BEGIN Data for review

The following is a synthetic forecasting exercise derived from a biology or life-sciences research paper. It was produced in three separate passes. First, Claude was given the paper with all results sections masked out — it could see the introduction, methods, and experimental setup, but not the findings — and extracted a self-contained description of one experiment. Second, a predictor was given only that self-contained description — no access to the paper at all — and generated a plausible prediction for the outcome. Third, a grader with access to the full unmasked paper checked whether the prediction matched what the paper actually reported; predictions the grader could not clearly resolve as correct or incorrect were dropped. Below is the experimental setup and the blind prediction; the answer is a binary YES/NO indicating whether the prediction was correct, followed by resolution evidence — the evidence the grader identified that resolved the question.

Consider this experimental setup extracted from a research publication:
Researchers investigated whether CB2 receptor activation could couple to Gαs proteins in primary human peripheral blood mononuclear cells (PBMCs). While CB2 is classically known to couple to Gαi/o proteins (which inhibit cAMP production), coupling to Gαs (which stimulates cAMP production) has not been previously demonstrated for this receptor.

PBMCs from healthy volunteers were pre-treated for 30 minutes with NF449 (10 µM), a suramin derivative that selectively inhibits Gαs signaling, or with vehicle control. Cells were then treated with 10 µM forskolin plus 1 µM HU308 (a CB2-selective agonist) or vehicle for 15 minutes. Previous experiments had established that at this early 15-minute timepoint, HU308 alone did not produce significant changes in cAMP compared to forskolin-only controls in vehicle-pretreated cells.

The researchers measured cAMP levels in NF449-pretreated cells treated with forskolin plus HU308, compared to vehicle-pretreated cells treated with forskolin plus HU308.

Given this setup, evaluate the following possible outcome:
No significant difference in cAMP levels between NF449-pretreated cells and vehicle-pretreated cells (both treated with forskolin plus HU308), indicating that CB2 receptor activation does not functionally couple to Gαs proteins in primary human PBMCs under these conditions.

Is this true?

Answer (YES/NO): NO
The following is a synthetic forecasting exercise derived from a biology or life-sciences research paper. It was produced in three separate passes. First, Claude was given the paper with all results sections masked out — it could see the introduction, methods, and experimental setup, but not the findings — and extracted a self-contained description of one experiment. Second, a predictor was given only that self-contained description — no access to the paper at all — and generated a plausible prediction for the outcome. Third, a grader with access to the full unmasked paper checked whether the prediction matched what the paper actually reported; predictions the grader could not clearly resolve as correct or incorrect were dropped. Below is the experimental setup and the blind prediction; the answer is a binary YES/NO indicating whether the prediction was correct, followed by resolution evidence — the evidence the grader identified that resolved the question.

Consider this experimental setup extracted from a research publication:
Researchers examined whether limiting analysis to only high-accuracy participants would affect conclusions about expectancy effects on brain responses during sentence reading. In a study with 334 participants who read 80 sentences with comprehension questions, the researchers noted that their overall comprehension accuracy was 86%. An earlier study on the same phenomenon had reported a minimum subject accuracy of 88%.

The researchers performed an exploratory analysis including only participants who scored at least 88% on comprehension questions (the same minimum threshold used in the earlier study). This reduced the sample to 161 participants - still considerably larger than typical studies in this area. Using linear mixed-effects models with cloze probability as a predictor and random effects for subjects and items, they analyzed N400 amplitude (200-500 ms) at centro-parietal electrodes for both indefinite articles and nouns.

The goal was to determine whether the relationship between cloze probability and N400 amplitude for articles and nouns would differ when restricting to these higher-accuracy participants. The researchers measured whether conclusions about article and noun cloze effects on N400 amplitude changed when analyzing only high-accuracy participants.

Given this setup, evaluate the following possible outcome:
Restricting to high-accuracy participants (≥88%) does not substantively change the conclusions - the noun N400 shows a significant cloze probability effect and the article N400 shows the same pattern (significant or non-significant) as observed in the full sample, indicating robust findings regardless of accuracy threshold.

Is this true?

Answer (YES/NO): YES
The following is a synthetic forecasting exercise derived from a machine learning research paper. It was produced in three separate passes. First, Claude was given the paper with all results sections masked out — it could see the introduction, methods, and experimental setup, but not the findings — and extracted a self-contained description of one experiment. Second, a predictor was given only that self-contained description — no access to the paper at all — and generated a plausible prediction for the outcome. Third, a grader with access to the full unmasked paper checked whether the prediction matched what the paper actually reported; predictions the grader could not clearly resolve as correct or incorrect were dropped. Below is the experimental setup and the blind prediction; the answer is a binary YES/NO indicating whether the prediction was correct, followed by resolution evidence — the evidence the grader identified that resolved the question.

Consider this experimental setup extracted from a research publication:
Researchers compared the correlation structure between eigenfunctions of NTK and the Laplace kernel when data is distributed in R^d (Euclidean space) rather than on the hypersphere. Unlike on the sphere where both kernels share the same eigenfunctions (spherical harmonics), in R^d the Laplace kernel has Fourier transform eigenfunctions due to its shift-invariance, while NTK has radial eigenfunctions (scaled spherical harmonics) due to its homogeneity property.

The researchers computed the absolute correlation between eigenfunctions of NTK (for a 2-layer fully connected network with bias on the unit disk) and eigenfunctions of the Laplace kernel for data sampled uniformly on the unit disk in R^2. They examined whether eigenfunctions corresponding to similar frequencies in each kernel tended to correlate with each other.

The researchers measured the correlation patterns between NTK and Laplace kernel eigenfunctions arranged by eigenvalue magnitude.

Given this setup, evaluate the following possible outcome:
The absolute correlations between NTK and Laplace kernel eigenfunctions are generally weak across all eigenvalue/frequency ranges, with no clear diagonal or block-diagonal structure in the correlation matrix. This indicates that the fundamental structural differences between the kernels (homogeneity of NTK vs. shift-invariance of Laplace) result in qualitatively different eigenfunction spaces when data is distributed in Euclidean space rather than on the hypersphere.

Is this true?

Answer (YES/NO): NO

END Data for review

- What this task involves -
Transcribe every entry exactly as it reads.

- Answer box -
The following is a synthetic forecasting exercise derived from a biology or life-sciences research paper. It was produced in three separate passes. First, Claude was given the paper with all results sections masked out — it could see the introduction, methods, and experimental setup, but not the findings — and extracted a self-contained description of one experiment. Second, a predictor was given only that self-contained description — no access to the paper at all — and generated a plausible prediction for the outcome. Third, a grader with access to the full unmasked paper checked whether the prediction matched what the paper actually reported; predictions the grader could not clearly resolve as correct or incorrect were dropped. Below is the experimental setup and the blind prediction; the answer is a binary YES/NO indicating whether the prediction was correct, followed by resolution evidence — the evidence the grader identified that resolved the question.

Consider this experimental setup extracted from a research publication:
Researchers investigated whether CB2 receptor activation could couple to Gαs proteins in primary human peripheral blood mononuclear cells (PBMCs). While CB2 is classically known to couple to Gαi/o proteins (which inhibit cAMP production), coupling to Gαs (which stimulates cAMP production) has not been previously demonstrated for this receptor.

PBMCs from healthy volunteers were pre-treated for 30 minutes with NF449 (10 µM), a suramin derivative that selectively inhibits Gαs signaling, or with vehicle control. Cells were then treated with 10 µM forskolin plus 1 µM HU308 (a CB2-selective agonist) or vehicle for 15 minutes. Previous experiments had established that at this early 15-minute timepoint, HU308 alone did not produce significant changes in cAMP compared to forskolin-only controls in vehicle-pretreated cells.

The researchers measured cAMP levels in NF449-pretreated cells treated with forskolin plus HU308, compared to vehicle-pretreated cells treated with forskolin plus HU308.

Given this setup, evaluate the following possible outcome:
No significant difference in cAMP levels between NF449-pretreated cells and vehicle-pretreated cells (both treated with forskolin plus HU308), indicating that CB2 receptor activation does not functionally couple to Gαs proteins in primary human PBMCs under these conditions.

Is this true?

Answer (YES/NO): NO
The following is a synthetic forecasting exercise derived from a biology or life-sciences research paper. It was produced in three separate passes. First, Claude was given the paper with all results sections masked out — it could see the introduction, methods, and experimental setup, but not the findings — and extracted a self-contained description of one experiment. Second, a predictor was given only that self-contained description — no access to the paper at all — and generated a plausible prediction for the outcome. Third, a grader with access to the full unmasked paper checked whether the prediction matched what the paper actually reported; predictions the grader could not clearly resolve as correct or incorrect were dropped. Below is the experimental setup and the blind prediction; the answer is a binary YES/NO indicating whether the prediction was correct, followed by resolution evidence — the evidence the grader identified that resolved the question.

Consider this experimental setup extracted from a research publication:
Researchers examined whether limiting analysis to only high-accuracy participants would affect conclusions about expectancy effects on brain responses during sentence reading. In a study with 334 participants who read 80 sentences with comprehension questions, the researchers noted that their overall comprehension accuracy was 86%. An earlier study on the same phenomenon had reported a minimum subject accuracy of 88%.

The researchers performed an exploratory analysis including only participants who scored at least 88% on comprehension questions (the same minimum threshold used in the earlier study). This reduced the sample to 161 participants - still considerably larger than typical studies in this area. Using linear mixed-effects models with cloze probability as a predictor and random effects for subjects and items, they analyzed N400 amplitude (200-500 ms) at centro-parietal electrodes for both indefinite articles and nouns.

The goal was to determine whether the relationship between cloze probability and N400 amplitude for articles and nouns would differ when restricting to these higher-accuracy participants. The researchers measured whether conclusions about article and noun cloze effects on N400 amplitude changed when analyzing only high-accuracy participants.

Given this setup, evaluate the following possible outcome:
Restricting to high-accuracy participants (≥88%) does not substantively change the conclusions - the noun N400 shows a significant cloze probability effect and the article N400 shows the same pattern (significant or non-significant) as observed in the full sample, indicating robust findings regardless of accuracy threshold.

Is this true?

Answer (YES/NO): YES
The following is a synthetic forecasting exercise derived from a machine learning research paper. It was produced in three separate passes. First, Claude was given the paper with all results sections masked out — it could see the introduction, methods, and experimental setup, but not the findings — and extracted a self-contained description of one experiment. Second, a predictor was given only that self-contained description — no access to the paper at all — and generated a plausible prediction for the outcome. Third, a grader with access to the full unmasked paper checked whether the prediction matched what the paper actually reported; predictions the grader could not clearly resolve as correct or incorrect were dropped. Below is the experimental setup and the blind prediction; the answer is a binary YES/NO indicating whether the prediction was correct, followed by resolution evidence — the evidence the grader identified that resolved the question.

Consider this experimental setup extracted from a research publication:
Researchers compared the correlation structure between eigenfunctions of NTK and the Laplace kernel when data is distributed in R^d (Euclidean space) rather than on the hypersphere. Unlike on the sphere where both kernels share the same eigenfunctions (spherical harmonics), in R^d the Laplace kernel has Fourier transform eigenfunctions due to its shift-invariance, while NTK has radial eigenfunctions (scaled spherical harmonics) due to its homogeneity property.

The researchers computed the absolute correlation between eigenfunctions of NTK (for a 2-layer fully connected network with bias on the unit disk) and eigenfunctions of the Laplace kernel for data sampled uniformly on the unit disk in R^2. They examined whether eigenfunctions corresponding to similar frequencies in each kernel tended to correlate with each other.

The researchers measured the correlation patterns between NTK and Laplace kernel eigenfunctions arranged by eigenvalue magnitude.

Given this setup, evaluate the following possible outcome:
The absolute correlations between NTK and Laplace kernel eigenfunctions are generally weak across all eigenvalue/frequency ranges, with no clear diagonal or block-diagonal structure in the correlation matrix. This indicates that the fundamental structural differences between the kernels (homogeneity of NTK vs. shift-invariance of Laplace) result in qualitatively different eigenfunction spaces when data is distributed in Euclidean space rather than on the hypersphere.

Is this true?

Answer (YES/NO): NO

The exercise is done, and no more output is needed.